De quoi répondre aux exigences de la nouvelle politique agricole commune sur la diversification des assolements. Cette culture à bas niveau d’intrants constitue aussi une aubaine pour les bassins de captage en eau potable. « Le chanvre présente une structuration de filière équilibrée, de proximité, qui s’inscrit bien dans les principes de l’agroécologie », se félicite Ludovic Genet, de l’agence de l’eau Seine Normandie, qui soutient financièrement les investissements portant sur des filières agricoles à bas niveau d’intrants.

Faire preuve de technicité pour la récolte

Pour les agriculteurs, une question se pose : quels sont les prérequis pour se lancer dans le chanvre ? Tout d’abord, l’un des critères est de disposer d’une capacité de stockage pour la paille (une quinzaine de balles carrées par hectare selon les estimations de Gatichanvre). Une certaine technicité est également nécessaire pour les semis mais surtout pour la récolte. « Il faut bien la préparer en amont car ça peut être un peu sportif, surtout quand on n’est pas formé », conseille Guillaume Laizé. L’association de producteurs qu’il anime s’est d’ailleurs emparée du sujet en organisant des journées techniques, et des tours de plaine l’été, destinés aux producteurs et aux entrepreneurs.

Sécher le chènevis, selon les débouchés, suppose en outre de disposer du matériel nécessaire.
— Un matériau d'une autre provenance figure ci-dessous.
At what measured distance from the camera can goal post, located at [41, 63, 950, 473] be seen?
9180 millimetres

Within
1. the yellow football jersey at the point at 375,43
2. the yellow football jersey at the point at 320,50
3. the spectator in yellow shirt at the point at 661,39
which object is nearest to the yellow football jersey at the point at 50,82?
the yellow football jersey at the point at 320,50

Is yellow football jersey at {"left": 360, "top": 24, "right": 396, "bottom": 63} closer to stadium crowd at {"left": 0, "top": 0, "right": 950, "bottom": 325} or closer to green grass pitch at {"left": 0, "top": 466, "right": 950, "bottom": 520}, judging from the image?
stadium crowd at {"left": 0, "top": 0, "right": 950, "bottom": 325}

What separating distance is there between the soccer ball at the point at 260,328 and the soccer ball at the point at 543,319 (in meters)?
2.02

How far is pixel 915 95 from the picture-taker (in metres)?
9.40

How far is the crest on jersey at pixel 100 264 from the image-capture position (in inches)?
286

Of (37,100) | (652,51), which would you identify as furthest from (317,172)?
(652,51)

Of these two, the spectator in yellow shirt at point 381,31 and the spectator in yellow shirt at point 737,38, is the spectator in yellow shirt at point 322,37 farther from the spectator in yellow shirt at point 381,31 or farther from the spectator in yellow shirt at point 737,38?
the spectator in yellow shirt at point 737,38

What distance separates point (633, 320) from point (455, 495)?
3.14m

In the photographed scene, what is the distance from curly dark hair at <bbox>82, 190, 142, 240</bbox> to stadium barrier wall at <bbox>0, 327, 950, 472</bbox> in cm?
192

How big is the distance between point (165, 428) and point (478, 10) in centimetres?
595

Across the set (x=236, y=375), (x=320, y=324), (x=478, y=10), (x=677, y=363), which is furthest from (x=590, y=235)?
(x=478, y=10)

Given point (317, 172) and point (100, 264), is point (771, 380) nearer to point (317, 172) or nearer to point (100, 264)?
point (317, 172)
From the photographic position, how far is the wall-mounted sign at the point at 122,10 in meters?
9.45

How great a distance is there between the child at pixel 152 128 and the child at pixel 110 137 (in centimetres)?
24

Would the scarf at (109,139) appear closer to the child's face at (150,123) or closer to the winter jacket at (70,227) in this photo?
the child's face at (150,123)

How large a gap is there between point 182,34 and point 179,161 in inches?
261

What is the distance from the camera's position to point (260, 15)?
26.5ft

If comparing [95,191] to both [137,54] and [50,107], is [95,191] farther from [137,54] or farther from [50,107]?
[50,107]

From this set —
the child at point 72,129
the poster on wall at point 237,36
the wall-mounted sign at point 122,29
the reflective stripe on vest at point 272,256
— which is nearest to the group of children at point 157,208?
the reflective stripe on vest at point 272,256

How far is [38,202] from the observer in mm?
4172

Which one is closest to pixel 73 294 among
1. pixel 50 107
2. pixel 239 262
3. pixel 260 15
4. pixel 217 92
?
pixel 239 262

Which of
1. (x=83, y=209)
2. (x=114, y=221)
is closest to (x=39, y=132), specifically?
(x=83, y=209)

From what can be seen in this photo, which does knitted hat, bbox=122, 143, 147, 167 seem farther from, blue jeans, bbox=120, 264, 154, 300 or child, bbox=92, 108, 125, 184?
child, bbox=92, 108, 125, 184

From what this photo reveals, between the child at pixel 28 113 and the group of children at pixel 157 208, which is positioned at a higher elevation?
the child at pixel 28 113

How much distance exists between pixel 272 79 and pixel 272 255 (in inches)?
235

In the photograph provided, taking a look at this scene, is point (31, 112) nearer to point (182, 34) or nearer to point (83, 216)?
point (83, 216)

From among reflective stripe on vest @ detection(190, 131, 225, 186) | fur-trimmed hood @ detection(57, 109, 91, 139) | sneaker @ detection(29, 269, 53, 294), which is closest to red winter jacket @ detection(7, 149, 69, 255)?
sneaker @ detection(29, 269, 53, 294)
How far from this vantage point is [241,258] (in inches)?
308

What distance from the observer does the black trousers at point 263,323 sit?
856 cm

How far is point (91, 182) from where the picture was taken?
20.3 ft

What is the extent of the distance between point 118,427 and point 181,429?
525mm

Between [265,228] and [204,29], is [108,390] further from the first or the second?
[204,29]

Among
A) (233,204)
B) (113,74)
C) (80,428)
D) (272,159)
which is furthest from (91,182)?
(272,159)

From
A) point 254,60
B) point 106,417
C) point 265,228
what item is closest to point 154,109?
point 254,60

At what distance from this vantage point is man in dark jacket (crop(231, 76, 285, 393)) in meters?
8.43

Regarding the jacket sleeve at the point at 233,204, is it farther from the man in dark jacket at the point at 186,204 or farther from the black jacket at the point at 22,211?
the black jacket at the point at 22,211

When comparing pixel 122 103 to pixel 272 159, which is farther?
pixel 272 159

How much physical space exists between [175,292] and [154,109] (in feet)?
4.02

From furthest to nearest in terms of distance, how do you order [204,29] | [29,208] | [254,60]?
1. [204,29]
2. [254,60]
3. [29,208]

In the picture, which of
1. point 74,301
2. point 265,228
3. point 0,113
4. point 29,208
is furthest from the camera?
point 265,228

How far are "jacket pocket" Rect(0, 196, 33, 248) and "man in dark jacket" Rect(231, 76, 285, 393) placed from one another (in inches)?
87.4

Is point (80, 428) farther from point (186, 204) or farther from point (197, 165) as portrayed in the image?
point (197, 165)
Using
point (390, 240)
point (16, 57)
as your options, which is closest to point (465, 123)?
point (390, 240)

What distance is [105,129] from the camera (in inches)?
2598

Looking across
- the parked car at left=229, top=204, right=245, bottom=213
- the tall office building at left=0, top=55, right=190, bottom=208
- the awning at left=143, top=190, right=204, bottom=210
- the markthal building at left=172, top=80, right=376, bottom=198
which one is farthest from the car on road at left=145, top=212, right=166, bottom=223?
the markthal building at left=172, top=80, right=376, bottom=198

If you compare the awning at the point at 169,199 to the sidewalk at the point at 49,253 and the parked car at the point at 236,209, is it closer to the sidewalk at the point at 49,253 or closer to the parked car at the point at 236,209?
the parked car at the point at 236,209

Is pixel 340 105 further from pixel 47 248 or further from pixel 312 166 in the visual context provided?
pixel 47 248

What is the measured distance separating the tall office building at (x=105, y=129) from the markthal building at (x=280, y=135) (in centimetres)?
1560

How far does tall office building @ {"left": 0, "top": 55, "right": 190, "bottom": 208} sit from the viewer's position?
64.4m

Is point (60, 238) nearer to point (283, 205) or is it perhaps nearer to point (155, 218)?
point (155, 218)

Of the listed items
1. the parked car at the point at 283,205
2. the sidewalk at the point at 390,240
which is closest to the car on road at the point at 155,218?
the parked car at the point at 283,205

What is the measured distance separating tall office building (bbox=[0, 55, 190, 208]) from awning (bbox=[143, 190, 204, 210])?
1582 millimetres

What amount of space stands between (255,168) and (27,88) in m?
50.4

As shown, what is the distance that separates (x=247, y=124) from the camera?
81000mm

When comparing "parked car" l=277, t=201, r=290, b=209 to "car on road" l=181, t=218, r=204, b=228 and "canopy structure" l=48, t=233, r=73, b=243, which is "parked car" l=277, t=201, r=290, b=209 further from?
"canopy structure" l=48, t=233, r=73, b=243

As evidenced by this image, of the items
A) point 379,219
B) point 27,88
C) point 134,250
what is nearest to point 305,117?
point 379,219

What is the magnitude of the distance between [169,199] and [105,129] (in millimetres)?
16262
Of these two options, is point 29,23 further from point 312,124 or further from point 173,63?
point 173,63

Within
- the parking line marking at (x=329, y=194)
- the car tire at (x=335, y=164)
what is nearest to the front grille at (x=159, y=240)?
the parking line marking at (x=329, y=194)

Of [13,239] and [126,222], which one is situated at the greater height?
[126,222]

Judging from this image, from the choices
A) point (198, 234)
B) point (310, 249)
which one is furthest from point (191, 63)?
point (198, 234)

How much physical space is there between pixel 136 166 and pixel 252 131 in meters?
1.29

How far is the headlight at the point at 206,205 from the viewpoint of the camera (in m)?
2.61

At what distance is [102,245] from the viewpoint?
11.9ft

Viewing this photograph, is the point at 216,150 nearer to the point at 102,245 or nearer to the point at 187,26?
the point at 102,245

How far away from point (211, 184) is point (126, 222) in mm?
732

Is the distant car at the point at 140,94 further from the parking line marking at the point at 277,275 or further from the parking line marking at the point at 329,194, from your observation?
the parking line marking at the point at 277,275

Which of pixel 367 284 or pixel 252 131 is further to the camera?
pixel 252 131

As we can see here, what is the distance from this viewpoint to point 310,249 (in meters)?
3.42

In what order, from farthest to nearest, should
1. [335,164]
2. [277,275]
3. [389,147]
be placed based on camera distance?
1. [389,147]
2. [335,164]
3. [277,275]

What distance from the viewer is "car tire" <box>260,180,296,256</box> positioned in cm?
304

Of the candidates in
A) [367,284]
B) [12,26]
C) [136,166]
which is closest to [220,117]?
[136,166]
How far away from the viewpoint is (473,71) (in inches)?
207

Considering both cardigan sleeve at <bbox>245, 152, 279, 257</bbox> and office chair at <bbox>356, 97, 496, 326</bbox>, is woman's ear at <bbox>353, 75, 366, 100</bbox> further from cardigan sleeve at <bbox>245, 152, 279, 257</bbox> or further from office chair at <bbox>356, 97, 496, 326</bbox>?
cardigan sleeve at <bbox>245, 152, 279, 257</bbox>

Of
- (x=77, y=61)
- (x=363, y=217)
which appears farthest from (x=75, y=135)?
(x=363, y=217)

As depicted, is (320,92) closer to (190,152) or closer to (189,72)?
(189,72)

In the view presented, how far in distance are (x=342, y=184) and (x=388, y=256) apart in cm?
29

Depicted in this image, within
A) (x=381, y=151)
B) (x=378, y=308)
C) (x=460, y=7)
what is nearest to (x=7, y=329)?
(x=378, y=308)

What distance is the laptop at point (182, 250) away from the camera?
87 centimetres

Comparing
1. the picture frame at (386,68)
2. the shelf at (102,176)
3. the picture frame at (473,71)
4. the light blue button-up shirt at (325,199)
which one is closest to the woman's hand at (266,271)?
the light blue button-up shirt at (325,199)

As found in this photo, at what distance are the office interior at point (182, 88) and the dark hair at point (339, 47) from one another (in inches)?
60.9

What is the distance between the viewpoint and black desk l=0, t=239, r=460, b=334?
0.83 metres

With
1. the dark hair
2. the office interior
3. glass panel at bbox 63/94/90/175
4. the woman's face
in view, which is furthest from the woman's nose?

Mais certaines chanvrières peuvent remédier au problème en gérant elles-mêmes cette opération.

 

Quid du supposé marché florissant du CBD ?

L’autorisation définitive accordée par le Conseil d’État le 29 décembre dernier permet désormais de vendre les fleurs et feuilles de chanvre cannabidiol (CBD) produites en France. Le CBD n’est pas un traitement médical à base de cannabis, il comprend moins de 0,3 % de THC (molécules aux effets psychotropes). Il est accessible en vente libre, peut se décliner en infusion, huile, gélules… Il est recherché par les consommateurs désireux de lutter contre les insomnies, le stress, les douleurs chroniques, ou encore les spasmes. Ce nouveau marché du CBD made in France n’est pourtant pas aussi porteur et rémunérateur qu’on pourrait le croire. Nathalie Fichaux, d’InterChanvre, met en garde les néoproducteurs de CBD qui doivent s’assurer de débouchés réels des fleurs pour éviter de se retrouver avec leur production sur les bras. Le prix au kilo serait en outre passé de 6 000 euros à 600 euros en quatre ans.